• Belge alıntısı:
^^^^^^^^
İsveç, 1988'deki infazlara karışan İranlı bir yetkiliyi yargılamaya başladı

Kurbanların aileleri, ucu Reisi’ye kadar uzanan bu davanın "kara kutusunu" açmak istiyor

davanın ana tanıklarından biri olan Hamid Aştali ve Muhtar Şalalond Şarku'l Avsat'a konuştu
davanın ana tanıklarından biri olan Hamid Aştali ve Muhtar Şalalond Şarku'l Avsat'a konuştu
TT

İsveç, 1988'deki infazlara karışan İranlı bir yetkiliyi yargılamaya başladı

davanın ana tanıklarından biri olan Hamid Aştali ve Muhtar Şalalond Şarku'l Avsat'a konuştu
davanın ana tanıklarından biri olan Hamid Aştali ve Muhtar Şalalond Şarku'l Avsat'a konuştu

Muhtar Şalalond, Ekim 2019'da Londra'daki evinde bir grup eski İranlı mahkûm ve İngiliz avukatla yaptığı görüşmeyi hatırlıyor ve bunu “adalet arayışının başlangıcı” olarak nitelendirerek büyük bir gururla yad ediyor. O görüşmede Şalalond ve yanındakiler, 1988 yazında Tahran'ın batısındaki Kerec'deki Gohardeşt Hapishanesinde savcı yardımcısı olan Hamid Abbasi kod adlı Hamid Nuri'ye karşı toplanabilecek kanıtları tartışıyorlardı.
İsveç'in başkenti Stockholm'ün merkezinde, 60 yaşındaki Nuri’nin, "savaş suçları" ve "cinayet suçları" suçlamasıyla yargılanacağı mahkemenin karşısındaki bir otel lobisinde Şalalond, Şarku'l Avsat’a röportaj verdi. Şalalond’un evinde gerçekleşen görüşme, Nuri'nin Kasım 2019'da Stockholm'e çekilmesinin ve tutuklanmasının önünü açmıştı. Nuri, o zamandan bu yana tutuklu olarak bugün başlayacak olan ve Nisan ortasında sona ereceği tahmin edilen mahkemesini bekliyor. Bu mahkeme, bir İranlının, Birinci Rehber'in (Humeyni) ölümünden önce yönetiminin son aylarında yaşanan infazlara karışmasına dair yapılan ilk mahkeme olacak.
^^^^^^^^
• Sağlanan veriler:

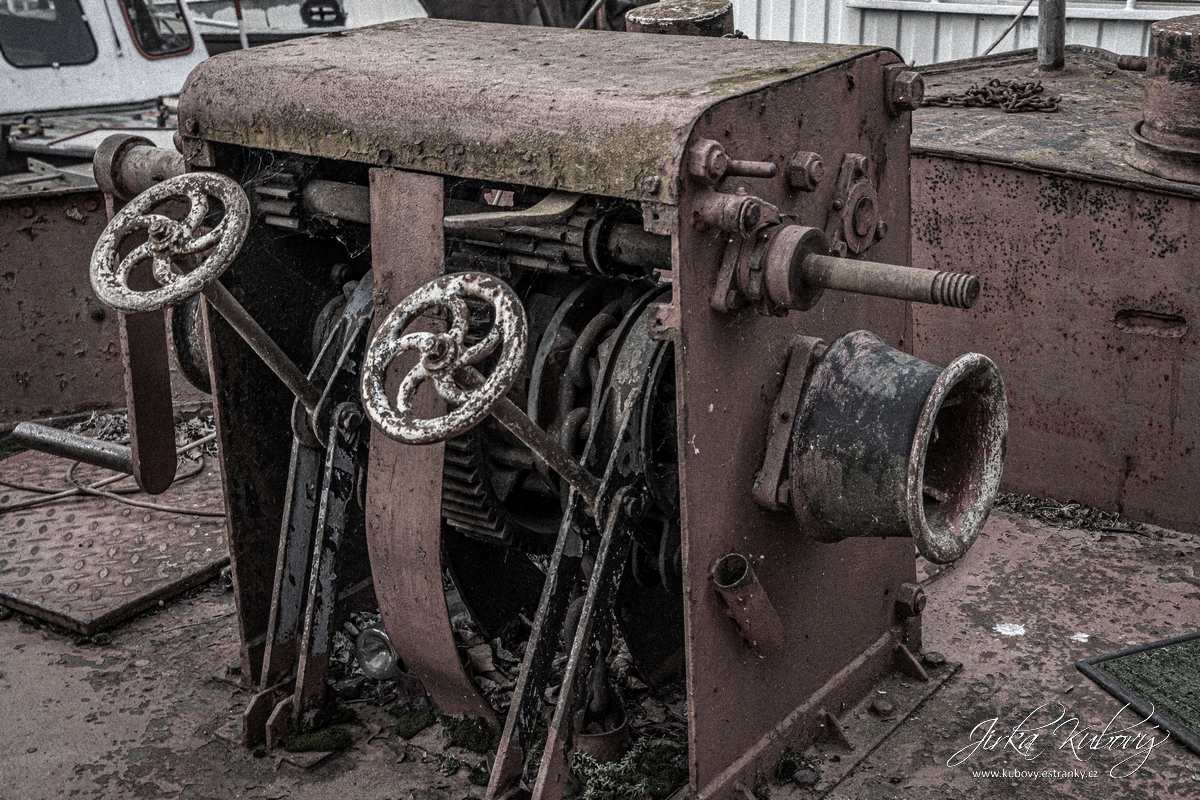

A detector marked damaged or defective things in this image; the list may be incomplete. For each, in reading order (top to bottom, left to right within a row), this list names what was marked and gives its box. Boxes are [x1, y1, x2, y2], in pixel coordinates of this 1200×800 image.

rusty winch machine [84, 17, 1008, 800]
rusted deck surface [0, 506, 1195, 800]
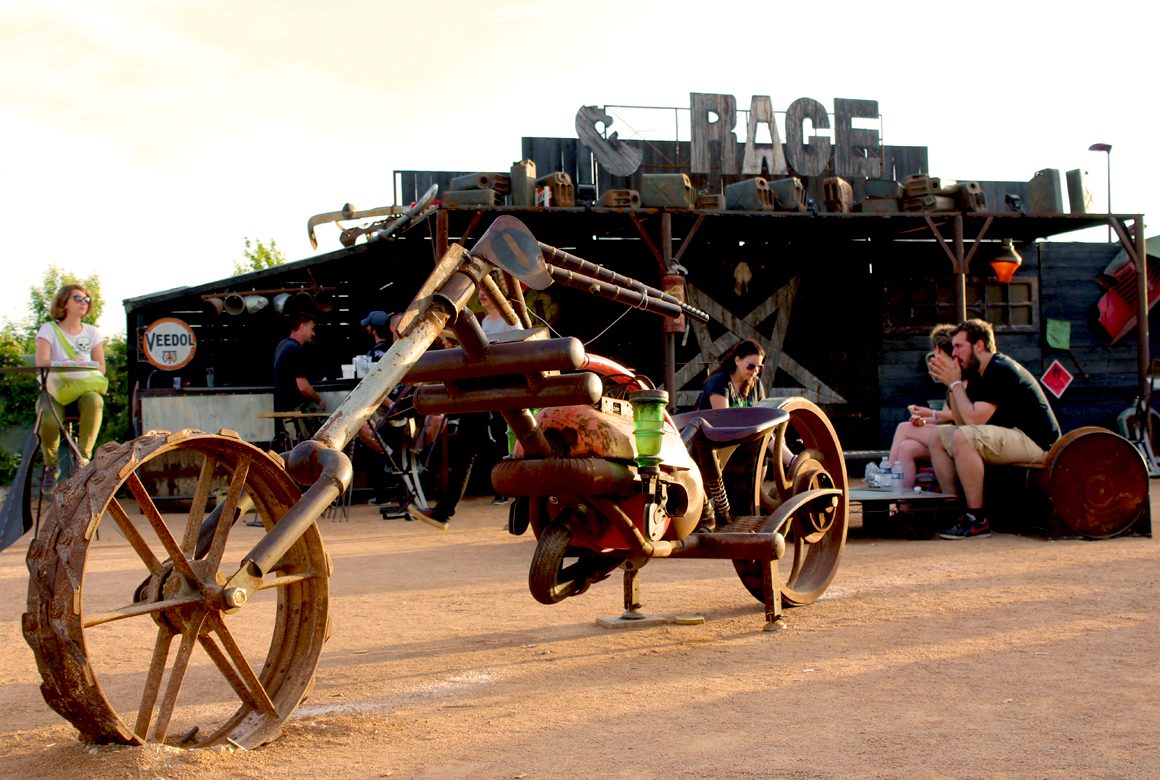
^^^^^^^^
İsveç'teki dava haberine göre Hamid Nuri'nin mahkemesinin ne zaman sona ermesi tahmin ediliyor? Lütfen kısaca yanıtlayın.

Nisan ortasında sona ermesi tahmin ediliyor.